SET TASK –
Treat the line containing "Is the fishing" as the first line and the final line of the material below as the last; reproduce that range exactly.

INFORMATION SHOWN –
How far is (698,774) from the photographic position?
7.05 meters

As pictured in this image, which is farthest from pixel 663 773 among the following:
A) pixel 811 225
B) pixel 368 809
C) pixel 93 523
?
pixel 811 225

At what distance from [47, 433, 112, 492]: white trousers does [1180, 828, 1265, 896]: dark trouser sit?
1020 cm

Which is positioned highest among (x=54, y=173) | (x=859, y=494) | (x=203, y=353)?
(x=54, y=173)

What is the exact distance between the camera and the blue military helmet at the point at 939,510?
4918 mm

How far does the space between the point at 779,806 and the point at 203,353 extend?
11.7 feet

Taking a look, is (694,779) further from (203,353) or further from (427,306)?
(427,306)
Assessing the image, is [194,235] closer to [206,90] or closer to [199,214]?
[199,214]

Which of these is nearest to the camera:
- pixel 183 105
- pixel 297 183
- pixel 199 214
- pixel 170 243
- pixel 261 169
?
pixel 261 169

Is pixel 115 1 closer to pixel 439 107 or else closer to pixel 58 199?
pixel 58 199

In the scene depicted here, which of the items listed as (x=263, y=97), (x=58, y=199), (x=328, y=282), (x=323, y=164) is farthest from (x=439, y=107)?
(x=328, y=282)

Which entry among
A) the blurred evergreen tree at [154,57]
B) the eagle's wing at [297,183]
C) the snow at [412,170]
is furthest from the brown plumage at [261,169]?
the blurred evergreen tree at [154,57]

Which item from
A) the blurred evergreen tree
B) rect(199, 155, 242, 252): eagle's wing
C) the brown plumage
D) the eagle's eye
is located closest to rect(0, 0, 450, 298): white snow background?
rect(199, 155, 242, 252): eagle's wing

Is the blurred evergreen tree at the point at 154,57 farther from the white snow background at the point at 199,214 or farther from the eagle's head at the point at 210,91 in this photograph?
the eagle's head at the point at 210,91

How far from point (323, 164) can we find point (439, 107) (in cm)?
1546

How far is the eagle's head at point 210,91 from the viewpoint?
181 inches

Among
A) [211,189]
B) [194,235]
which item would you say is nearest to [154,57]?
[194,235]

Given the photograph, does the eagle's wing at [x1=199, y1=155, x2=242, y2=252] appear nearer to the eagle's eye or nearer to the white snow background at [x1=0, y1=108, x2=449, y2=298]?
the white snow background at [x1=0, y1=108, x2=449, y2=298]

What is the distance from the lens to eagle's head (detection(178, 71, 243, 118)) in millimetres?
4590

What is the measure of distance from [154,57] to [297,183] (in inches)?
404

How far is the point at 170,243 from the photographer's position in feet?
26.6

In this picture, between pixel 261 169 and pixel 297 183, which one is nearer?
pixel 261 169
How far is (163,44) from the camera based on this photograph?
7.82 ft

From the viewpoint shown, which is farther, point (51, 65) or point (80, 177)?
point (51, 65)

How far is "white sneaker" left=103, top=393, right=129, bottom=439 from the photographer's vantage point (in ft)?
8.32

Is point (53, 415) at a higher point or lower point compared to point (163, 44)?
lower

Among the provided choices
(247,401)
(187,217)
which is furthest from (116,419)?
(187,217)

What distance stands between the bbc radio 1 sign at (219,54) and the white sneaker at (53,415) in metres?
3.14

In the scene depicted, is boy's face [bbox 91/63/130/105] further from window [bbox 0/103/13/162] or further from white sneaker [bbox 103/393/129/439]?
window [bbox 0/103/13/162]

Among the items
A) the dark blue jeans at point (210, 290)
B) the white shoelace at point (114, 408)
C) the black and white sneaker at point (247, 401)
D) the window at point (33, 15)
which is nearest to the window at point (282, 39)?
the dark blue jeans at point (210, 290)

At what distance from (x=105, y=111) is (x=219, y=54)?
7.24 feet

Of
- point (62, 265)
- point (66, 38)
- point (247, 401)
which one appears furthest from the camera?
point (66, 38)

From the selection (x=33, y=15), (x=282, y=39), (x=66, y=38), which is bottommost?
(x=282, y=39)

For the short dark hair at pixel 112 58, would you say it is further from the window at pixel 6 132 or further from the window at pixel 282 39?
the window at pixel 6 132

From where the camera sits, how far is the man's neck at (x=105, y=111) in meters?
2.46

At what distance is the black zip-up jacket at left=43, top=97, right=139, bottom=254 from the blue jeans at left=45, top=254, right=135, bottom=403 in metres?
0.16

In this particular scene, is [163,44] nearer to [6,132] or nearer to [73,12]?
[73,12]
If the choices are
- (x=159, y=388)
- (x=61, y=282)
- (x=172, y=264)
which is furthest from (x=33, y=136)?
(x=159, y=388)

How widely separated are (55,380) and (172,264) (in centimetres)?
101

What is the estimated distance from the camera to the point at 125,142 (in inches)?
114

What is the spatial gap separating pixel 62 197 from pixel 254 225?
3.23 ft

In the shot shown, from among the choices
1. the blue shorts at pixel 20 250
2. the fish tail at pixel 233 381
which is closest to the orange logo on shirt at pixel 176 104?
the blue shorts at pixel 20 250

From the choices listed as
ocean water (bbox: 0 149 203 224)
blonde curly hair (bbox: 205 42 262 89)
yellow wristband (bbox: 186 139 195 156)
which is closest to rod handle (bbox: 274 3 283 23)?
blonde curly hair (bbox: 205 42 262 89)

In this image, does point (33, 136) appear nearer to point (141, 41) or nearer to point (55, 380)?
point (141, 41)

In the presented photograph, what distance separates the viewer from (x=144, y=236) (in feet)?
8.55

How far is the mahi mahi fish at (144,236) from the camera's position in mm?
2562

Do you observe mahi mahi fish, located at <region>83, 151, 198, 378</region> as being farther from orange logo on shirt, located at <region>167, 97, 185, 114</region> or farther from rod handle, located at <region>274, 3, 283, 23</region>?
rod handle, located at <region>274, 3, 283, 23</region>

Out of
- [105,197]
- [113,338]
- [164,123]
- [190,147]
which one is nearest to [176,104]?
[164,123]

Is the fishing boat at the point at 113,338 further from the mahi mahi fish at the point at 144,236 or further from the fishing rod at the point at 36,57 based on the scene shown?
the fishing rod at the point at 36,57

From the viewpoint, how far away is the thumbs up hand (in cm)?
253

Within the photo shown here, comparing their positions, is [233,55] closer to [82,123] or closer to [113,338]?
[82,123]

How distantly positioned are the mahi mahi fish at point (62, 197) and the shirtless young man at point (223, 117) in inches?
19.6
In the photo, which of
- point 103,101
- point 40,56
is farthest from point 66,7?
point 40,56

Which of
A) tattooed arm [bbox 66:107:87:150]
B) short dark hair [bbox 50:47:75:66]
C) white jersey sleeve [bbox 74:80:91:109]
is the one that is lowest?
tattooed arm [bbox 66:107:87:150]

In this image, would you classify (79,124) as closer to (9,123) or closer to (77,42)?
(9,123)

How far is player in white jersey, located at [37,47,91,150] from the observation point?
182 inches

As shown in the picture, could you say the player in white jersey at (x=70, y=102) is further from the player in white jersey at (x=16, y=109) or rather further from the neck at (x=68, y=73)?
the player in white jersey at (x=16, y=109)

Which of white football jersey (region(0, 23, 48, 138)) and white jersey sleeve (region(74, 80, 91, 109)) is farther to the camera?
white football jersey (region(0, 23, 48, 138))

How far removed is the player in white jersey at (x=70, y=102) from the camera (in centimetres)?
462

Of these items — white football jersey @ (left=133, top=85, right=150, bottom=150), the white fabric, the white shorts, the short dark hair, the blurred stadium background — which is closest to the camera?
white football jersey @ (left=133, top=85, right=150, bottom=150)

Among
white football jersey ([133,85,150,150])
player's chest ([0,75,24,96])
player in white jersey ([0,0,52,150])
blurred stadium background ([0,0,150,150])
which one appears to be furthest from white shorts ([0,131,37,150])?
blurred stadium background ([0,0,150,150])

SOLUTION BELOW –
Is the fishing boat at the point at 113,338 further from the mahi mahi fish at the point at 144,236 or further from the fishing rod at the point at 36,57 based on the scene shown?
the fishing rod at the point at 36,57

From the viewpoint, how far away is the thumbs up hand (in cm)?
253

Within the photo shown here, comparing their positions, is [233,55] closer to [82,123] or closer to [113,338]?
[82,123]

How distantly positioned are the mahi mahi fish at point (62, 197) and the shirtless young man at point (223, 117) in inches?
19.6
In the photo, which of
- point 103,101
- point 40,56
is farthest from point 66,7?
point 40,56

Which of
A) tattooed arm [bbox 66:107:87:150]
B) short dark hair [bbox 50:47:75:66]
C) white jersey sleeve [bbox 74:80:91:109]
is the one that is lowest?
tattooed arm [bbox 66:107:87:150]

In this image, would you classify (79,124) as closer to (9,123) or closer to (77,42)?
(9,123)

How far is player in white jersey, located at [37,47,91,150] from the observation point?
182 inches

As shown in the picture, could you say the player in white jersey at (x=70, y=102) is further from the player in white jersey at (x=16, y=109) or rather further from the neck at (x=68, y=73)?
the player in white jersey at (x=16, y=109)

Which of white football jersey (region(0, 23, 48, 138)) and white jersey sleeve (region(74, 80, 91, 109)) is farther to the camera?
white football jersey (region(0, 23, 48, 138))

How far removed is the player in white jersey at (x=70, y=102) from the camera (in centimetres)?
462

Of these items — white football jersey @ (left=133, top=85, right=150, bottom=150), the white fabric, the white shorts, the short dark hair, the blurred stadium background — which is closest to the camera?
white football jersey @ (left=133, top=85, right=150, bottom=150)

Among
white football jersey ([133,85,150,150])
player's chest ([0,75,24,96])
player in white jersey ([0,0,52,150])
blurred stadium background ([0,0,150,150])
which one appears to be furthest from white shorts ([0,131,37,150])?
blurred stadium background ([0,0,150,150])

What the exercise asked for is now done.